If your job is to make sure your file system and your database—SQLite, Pg, My/MariDB, etc—are tuned together, and you don't tune it, then you should be called into a meeting. Or at least the no-fault RCA should bring up remediation methods to make sure it's part of the SOP so that it won't happen again.

The alternative the GP suggests is using Btrfs, which I find even more irresponsible than your non-tuning situation. (Heck, if someone on my sysadmin team suggested we start using Btrfs for anything I would think they were going senile.)

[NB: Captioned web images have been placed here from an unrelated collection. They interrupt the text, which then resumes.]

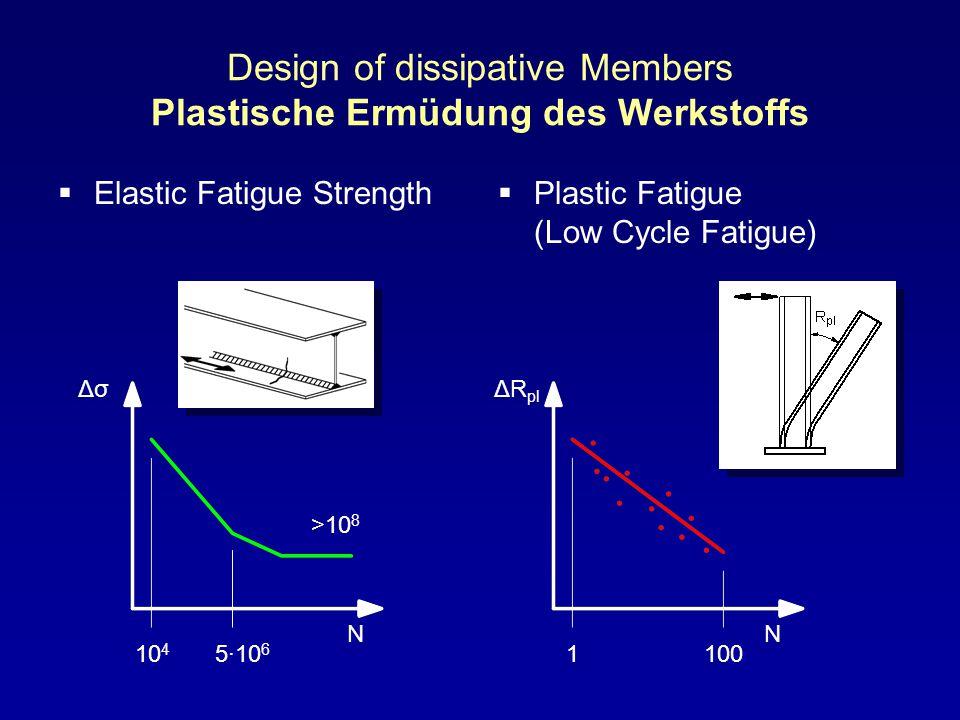 Design of dissipative Members Plastische Ermüdung des Werkstoffs Elastic Fatigue Strength Plastic Fatigue (Low Cycle Fatigue) Δσ 10 4 5·10 6 >10 8 N 1100 N ΔR pl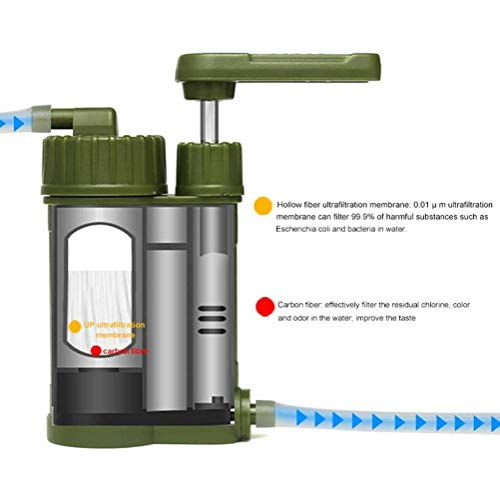 OULATUWB  3 OULATUWB Mini Water Filtration System Portable Gravity Powered Water Purifier for Emergency Preparedness and Camping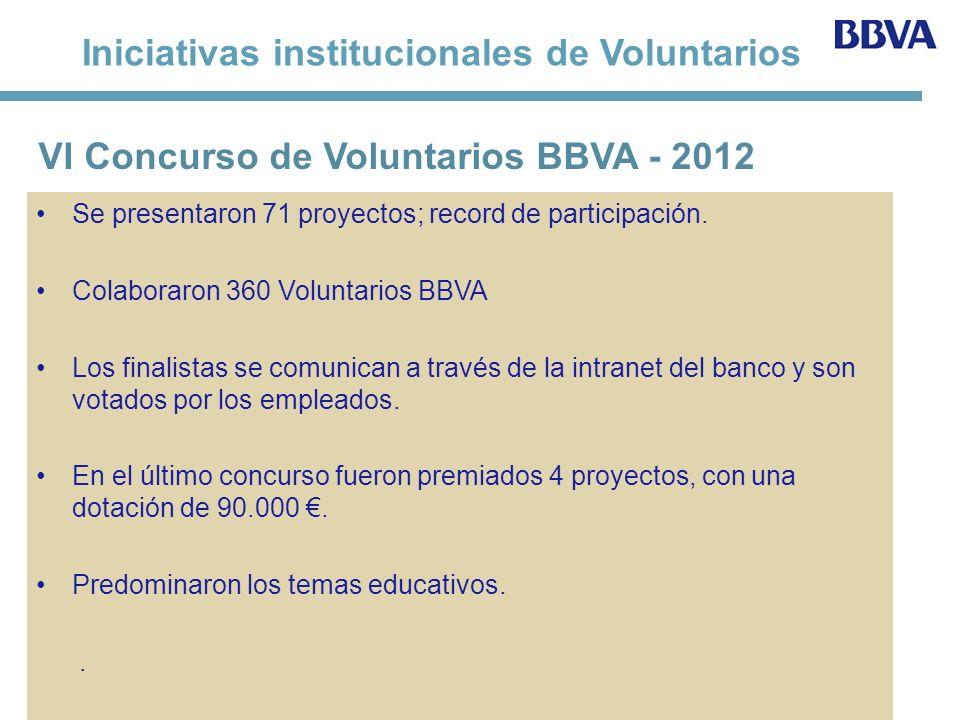 Iniciativas institucionales de Voluntarios Se presentaron 71 proyectos; record de participación. Colaboraron 360 Voluntarios BBVA Los finalistas se co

johncolanduoni 2 days ago | parent [-]

Facebook is apparently using it at scale, which surprised me. Though that’s not necessarily an endorsement, and who knows what their kernel patcheset looks like.

zaarn a day ago | parent | prev | next [-]

Disabling sync corrupts SQLite databases on powerloss, I've personally experienced this following disabling sync because it causes SQLite to hang.

You cannot have SQLite keep your data and run well on ZFS unless you make a zvol and format it as btrfs or ext4 so they solve the problem for you.

kentonv 2 days ago | parent | prev [-]

Doesn't turning off sync mean you can lose confirmed writes in a power failure?